Leading up to the 1960s, Mexican-Americans had endured decades of discrimination in the U.S. West and Southwest. After the Treaty of Guadalupe Hidalgo put an end to the Mexican-American War in 1848, Mexicans who chose to remain on territory ceded to the United States were promised citizenship and “the right to their property, language and culture.”
But in most cases, Mexicans in America––those who later immigrated and those who lived in regions where the U.S. border shifted over––found themselves living as second-class citizens. Land grants promised after the Mexican-American War were denied by the U.S. government, impoverishing many land-grant descendants in the area.
Not White, But ‘Chicano’
Throughout the early 20th century, many Mexican-Americans attempted to assimilate and even filed legal cases to push for their community to be recognized as a class of white Americans, so they could gain civil rights. But by the late 1960s, those in the Chicano Movement abandoned efforts to blend in and actively embraced their full heritage.

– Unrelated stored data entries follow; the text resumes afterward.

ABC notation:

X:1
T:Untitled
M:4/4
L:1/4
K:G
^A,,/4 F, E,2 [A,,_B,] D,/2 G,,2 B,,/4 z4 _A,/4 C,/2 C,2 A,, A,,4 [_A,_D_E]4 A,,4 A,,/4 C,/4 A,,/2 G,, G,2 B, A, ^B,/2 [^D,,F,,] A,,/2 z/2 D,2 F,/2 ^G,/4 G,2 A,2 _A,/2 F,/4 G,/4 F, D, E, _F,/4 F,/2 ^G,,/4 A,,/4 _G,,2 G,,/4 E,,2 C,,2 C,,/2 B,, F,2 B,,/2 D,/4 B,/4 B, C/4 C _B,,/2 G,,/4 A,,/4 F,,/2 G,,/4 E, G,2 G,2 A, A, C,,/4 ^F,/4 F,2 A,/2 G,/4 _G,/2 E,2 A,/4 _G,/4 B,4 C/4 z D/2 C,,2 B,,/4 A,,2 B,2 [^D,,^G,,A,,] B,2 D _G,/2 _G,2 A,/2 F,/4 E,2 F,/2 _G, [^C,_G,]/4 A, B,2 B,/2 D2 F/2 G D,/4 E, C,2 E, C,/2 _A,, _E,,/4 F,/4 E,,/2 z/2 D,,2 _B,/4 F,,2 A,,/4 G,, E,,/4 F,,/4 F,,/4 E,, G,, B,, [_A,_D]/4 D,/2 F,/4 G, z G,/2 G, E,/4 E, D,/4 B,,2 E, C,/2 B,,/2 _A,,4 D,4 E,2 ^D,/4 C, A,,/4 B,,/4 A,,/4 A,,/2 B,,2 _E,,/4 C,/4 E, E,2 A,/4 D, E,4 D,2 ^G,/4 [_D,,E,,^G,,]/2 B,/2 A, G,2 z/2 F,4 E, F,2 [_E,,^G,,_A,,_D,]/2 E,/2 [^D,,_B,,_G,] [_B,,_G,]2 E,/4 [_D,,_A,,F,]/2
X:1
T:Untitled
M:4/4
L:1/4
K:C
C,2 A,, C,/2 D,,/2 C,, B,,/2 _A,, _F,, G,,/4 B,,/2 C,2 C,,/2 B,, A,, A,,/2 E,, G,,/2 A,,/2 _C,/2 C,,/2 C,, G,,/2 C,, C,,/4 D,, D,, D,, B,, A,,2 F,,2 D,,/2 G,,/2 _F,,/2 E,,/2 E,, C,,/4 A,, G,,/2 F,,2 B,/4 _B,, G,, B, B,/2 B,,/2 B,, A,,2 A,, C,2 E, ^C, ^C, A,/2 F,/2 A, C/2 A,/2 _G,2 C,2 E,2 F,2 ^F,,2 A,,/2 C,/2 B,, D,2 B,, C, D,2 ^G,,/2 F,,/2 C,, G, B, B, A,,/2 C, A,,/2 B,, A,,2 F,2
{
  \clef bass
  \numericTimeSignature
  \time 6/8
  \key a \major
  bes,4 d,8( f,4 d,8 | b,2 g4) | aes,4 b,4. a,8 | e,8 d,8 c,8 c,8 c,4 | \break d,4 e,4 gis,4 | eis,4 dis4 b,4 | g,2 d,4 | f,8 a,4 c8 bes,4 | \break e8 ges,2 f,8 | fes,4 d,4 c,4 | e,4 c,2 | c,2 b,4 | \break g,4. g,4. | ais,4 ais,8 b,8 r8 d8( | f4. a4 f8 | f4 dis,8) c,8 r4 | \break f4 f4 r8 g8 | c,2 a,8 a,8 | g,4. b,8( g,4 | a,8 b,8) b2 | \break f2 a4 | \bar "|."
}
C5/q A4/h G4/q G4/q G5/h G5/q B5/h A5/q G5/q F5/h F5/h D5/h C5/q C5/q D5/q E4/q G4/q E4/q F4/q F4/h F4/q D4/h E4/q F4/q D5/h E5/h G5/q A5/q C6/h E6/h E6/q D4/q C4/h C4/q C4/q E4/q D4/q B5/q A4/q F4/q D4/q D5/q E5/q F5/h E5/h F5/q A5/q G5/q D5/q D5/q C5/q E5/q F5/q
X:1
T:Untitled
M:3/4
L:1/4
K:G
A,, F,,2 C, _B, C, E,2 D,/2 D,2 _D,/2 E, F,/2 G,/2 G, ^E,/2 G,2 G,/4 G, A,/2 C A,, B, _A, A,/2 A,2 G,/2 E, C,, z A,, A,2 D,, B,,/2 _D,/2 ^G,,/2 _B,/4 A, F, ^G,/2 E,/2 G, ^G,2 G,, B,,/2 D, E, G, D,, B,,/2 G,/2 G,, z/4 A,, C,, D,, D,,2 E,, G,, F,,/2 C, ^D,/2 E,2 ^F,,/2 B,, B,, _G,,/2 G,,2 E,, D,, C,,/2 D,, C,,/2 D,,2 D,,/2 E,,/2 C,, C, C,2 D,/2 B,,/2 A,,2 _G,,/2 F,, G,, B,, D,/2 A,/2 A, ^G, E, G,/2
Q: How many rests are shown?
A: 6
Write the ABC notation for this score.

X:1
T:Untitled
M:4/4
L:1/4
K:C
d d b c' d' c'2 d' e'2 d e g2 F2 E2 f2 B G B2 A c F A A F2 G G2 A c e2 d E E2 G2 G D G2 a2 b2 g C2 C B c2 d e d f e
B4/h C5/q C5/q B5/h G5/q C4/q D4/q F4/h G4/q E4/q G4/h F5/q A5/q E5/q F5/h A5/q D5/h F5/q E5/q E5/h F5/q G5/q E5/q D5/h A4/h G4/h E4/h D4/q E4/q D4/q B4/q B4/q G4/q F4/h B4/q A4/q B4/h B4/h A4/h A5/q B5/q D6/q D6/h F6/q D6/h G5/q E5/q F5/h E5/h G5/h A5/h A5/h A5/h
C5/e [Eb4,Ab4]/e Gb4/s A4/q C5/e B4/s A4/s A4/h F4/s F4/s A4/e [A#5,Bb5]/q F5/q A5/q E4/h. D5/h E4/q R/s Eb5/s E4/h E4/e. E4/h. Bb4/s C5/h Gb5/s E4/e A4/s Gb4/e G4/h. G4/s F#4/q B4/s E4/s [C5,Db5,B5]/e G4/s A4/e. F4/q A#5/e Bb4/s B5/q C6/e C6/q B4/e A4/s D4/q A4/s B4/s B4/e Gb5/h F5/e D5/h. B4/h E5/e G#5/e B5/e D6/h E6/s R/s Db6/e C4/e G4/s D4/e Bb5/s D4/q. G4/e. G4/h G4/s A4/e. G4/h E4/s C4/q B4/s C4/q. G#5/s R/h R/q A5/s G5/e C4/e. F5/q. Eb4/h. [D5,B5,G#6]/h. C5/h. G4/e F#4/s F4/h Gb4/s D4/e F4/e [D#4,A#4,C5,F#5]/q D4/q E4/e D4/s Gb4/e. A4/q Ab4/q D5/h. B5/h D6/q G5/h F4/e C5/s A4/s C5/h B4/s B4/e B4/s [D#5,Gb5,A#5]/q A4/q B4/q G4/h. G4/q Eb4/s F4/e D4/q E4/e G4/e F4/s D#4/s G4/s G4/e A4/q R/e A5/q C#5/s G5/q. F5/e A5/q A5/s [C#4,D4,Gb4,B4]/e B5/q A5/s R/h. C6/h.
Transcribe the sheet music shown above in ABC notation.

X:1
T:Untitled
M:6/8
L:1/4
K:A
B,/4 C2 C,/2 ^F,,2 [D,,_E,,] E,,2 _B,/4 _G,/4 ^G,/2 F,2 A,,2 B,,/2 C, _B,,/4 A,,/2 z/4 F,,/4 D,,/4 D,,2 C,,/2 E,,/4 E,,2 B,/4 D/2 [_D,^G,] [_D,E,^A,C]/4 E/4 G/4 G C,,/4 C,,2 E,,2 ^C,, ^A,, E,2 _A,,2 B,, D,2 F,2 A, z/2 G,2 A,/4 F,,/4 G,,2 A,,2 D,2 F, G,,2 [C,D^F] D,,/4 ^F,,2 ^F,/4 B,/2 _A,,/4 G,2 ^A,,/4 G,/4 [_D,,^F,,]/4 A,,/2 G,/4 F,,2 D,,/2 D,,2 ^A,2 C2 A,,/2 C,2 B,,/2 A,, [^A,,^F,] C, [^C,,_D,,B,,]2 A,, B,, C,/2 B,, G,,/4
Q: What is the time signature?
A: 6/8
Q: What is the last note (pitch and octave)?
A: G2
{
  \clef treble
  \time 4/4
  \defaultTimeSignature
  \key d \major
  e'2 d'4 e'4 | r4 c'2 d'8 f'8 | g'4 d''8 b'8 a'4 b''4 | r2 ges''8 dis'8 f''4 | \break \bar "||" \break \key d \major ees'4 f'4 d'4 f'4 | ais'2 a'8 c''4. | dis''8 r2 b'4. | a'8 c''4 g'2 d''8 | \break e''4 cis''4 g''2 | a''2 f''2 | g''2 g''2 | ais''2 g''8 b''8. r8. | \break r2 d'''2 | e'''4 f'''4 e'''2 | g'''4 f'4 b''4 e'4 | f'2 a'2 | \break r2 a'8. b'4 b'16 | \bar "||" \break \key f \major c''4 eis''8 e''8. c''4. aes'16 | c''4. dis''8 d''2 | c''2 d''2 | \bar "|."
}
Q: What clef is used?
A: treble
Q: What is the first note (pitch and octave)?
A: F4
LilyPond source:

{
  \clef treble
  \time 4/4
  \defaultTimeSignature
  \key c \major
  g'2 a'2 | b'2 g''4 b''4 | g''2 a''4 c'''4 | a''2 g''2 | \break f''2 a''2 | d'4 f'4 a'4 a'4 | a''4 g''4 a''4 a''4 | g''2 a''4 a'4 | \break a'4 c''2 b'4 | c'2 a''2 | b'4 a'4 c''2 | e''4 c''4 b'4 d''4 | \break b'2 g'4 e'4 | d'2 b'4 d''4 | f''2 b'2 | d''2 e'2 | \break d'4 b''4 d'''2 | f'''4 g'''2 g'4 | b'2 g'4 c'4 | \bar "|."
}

By adopting “Chicano” or “Xicano,” activists took on a name that had long been a racial slur—and wore it with pride. And instead of only recognizing their Spanish or European background, Chicanos now also celebrated their Indigenous and African roots.
Leaders in the movement pushed for change in multiple parts of American society, from labor rights to education reform to land reclamation. As University of Minnesota Chicano & Latino Studies professor Jimmy C. Patino Jr. says, the Chicano Movement became known as “a movement of movements.” “There were lots of different issues,” he says, “and the farmworker issue probably was the beginning.”
Chávez Leads Fight for Farmworkers’ Rights
César Chávez and Dolores Huerta co-founded the National Farm Workers Association, which later became United Farm Workers (UFW) in California to fight for improved social and economic conditions. Chavez, who was born into a Mexican-American migrant farmworker family, had experienced the grueling conditions of the farmworker first-hand.